Leyendo Ping-pong, el gustazo literario de un escritor al que sus editores suelen pedir novelas vagamente policiacas, revives las veces que has escuchado el sonido de la pelota rebotando sobre la mesa, ya sea en un cuartel de infantería, en el rincón más oscuro de un local de deportes de la calle de Mallorca, en la terraza de un compañero de infancia o en el jardín de un buen amigo que sabe apreciar lo que supone tener una mesa abierta a cuantos aficionados se presten a dejarse ganar (tiene mal perder). Charyn, que pasa muchos meses del año en París, cuenta cómo se inició en este deporte y construye una mezcla de memoria personal de jugador pies planos y de ensayo sobre el ping-pong, con referencias a los maestros, a las connotaciones políticas y al uso propagandístico de la raqueta (Oriente contra Occidente, chinos, coreanos y japoneses contra norteamericanos).

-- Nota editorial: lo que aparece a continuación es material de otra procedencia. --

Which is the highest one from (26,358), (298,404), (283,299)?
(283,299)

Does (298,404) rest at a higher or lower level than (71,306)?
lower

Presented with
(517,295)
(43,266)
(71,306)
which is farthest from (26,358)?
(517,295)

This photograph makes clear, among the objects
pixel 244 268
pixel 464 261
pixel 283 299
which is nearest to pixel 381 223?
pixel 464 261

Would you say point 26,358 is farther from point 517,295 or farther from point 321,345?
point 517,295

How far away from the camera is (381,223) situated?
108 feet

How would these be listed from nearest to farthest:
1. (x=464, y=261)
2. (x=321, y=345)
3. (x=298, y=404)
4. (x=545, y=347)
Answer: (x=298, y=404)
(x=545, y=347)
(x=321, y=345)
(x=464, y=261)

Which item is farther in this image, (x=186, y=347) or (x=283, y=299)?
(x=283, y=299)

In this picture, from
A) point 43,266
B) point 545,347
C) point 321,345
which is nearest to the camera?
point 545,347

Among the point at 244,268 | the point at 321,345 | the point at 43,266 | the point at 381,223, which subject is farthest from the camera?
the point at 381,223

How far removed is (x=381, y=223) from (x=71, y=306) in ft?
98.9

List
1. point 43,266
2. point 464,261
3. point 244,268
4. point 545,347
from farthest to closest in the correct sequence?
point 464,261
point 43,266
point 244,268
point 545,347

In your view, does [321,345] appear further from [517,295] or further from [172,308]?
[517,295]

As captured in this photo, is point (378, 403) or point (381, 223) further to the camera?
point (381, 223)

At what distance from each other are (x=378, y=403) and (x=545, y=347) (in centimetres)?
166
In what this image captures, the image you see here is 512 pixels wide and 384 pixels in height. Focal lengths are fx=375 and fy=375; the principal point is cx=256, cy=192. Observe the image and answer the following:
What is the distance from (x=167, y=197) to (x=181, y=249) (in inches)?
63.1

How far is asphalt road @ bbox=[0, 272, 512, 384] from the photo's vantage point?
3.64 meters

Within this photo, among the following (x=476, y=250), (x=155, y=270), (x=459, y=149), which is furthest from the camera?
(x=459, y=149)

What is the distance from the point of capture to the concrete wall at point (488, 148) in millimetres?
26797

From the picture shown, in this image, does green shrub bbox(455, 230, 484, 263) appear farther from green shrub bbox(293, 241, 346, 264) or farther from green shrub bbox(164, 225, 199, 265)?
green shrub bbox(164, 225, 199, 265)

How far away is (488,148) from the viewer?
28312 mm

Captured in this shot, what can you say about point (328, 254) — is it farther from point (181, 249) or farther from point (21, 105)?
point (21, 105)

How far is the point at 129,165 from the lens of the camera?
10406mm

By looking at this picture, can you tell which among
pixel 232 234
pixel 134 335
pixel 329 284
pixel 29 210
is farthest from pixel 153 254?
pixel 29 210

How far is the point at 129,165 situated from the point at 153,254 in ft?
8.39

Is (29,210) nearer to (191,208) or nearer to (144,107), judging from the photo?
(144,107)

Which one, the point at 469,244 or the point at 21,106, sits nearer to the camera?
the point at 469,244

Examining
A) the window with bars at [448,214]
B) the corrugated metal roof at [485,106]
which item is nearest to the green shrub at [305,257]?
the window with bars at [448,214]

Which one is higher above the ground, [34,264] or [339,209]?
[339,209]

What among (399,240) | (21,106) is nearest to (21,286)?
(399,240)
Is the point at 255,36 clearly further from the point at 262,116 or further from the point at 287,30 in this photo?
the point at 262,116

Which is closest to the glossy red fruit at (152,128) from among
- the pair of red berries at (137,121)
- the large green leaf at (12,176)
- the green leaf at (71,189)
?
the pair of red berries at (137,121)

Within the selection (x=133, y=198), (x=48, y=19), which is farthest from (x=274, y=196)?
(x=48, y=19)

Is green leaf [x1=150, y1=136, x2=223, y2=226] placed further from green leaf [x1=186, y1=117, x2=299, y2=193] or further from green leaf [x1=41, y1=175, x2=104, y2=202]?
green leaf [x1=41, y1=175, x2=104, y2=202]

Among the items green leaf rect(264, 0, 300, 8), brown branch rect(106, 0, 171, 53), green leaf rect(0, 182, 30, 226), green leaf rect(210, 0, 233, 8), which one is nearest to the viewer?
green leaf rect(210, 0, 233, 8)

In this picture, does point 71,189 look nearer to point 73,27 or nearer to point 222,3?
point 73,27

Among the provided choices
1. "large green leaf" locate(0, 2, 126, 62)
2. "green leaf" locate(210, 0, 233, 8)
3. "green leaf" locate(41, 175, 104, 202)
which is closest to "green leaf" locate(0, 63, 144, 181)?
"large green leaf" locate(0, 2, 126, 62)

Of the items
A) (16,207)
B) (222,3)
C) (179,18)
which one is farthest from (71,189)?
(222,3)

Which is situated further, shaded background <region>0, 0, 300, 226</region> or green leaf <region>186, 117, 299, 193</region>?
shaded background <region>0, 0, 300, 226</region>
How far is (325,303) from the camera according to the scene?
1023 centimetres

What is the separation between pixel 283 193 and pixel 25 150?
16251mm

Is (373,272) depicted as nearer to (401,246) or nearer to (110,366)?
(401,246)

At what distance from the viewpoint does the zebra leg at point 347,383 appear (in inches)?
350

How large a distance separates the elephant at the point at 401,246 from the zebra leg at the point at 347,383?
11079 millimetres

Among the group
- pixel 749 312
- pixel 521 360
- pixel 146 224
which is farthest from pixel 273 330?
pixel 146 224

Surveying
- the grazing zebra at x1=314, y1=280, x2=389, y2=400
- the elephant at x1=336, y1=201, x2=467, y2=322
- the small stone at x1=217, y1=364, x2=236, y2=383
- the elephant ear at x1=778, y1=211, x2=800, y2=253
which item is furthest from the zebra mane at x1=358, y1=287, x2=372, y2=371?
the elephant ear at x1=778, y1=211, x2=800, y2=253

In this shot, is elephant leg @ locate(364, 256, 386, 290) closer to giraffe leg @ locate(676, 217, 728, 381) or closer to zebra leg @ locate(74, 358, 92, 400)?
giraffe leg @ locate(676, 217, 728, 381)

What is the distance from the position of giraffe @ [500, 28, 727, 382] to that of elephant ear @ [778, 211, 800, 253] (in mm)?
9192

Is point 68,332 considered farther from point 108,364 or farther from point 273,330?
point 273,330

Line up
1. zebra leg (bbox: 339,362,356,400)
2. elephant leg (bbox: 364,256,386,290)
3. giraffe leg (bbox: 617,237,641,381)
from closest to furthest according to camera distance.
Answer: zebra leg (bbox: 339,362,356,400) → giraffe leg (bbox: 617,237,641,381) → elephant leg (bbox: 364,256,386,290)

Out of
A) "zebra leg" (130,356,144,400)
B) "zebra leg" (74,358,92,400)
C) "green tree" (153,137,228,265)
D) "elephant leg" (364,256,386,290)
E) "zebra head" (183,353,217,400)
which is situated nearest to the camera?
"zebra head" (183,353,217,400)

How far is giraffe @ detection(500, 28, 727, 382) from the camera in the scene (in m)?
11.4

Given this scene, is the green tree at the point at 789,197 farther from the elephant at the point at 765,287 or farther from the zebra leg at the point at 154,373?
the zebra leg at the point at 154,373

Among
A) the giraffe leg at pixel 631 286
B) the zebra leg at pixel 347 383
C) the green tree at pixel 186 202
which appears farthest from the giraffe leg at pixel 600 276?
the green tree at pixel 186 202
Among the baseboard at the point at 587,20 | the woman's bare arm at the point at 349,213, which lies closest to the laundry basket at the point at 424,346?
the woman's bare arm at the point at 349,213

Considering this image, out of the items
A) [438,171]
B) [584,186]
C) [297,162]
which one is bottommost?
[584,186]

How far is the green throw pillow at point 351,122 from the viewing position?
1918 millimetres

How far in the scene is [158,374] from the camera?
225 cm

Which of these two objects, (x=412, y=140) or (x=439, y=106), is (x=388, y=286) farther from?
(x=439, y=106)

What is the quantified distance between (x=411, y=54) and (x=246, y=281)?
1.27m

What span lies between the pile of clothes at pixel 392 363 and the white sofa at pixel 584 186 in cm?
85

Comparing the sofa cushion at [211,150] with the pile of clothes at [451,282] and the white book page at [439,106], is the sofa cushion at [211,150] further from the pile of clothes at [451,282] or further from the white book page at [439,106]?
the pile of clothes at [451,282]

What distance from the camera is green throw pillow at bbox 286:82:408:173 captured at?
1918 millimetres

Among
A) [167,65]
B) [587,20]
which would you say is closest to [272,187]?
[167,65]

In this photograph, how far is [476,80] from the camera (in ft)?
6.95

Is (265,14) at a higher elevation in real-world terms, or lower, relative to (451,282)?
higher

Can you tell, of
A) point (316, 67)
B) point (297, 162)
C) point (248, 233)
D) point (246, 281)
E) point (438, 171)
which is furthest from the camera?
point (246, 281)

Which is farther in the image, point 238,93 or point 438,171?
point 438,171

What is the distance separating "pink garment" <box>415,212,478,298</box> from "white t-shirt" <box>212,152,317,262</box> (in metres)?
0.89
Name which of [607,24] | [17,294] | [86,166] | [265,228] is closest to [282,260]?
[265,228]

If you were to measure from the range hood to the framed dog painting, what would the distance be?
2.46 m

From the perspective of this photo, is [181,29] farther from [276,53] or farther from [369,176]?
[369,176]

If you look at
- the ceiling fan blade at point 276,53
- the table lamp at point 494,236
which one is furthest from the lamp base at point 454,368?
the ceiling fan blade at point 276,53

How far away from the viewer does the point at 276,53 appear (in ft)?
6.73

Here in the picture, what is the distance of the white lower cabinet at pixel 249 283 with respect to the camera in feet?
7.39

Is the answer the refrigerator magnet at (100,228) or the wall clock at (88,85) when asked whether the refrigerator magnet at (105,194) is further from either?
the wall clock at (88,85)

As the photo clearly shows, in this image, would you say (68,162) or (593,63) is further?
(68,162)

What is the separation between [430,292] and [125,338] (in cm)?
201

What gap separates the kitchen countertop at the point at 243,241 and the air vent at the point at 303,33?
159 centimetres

"Para nosotros, el ping-pong era un acto de devoción", escribe. Y así debe de ser porque, a lo largo de sus múltiples cambios de residencia, Charyn ha ido arrastrando sus raquetas y ha puesto en práctica este extraño sexto sentido para descubrir en seguida en qué parte de la ciudad se esconde el oscuro sótano ocupado por devotos a esta secta del mate y del efecto endiablado. Los orígenes, la evolución del reglamento, la influencia de la tecnología en los recursos del jugador, las diferencias entre escuelas tan opuestas como la húngara o la japonesa, todo sale en este texto ideado como una obsesiva y monotemática conferencia. En el aspecto personal, Charyn cuenta que, en París, ha acabado participando en torneos, encontrando cómplices de sus vicios, y ¿a que no adivinan con quién comparte esta obsesión por el ping-pong practicante? Con Georges Moustaki, que resulta ser un experto en la materia y que puede presumir de haber jugado con, entre otros, el mismísimo Henry Miller, quien, con 80 años, le ganó claramente (Miller era un loco del ping-pong: ahora se entiende la energía de sus libros). Hasta que me enteré de esta faceta de Moustaki, el cantante no me despertaba gran simpatía. Ahora, en cambio, lo escucharé con más respeto, esperando advertir, en el fondo de sus melodías, el adictivo sonido de la pelotita botando (por cierto: la sede territorial de pingpongfílicos de esta ciudad está en la calle de la Duquesa de Orleans, 29 interior, y el teléfono es el 93 280 27 38).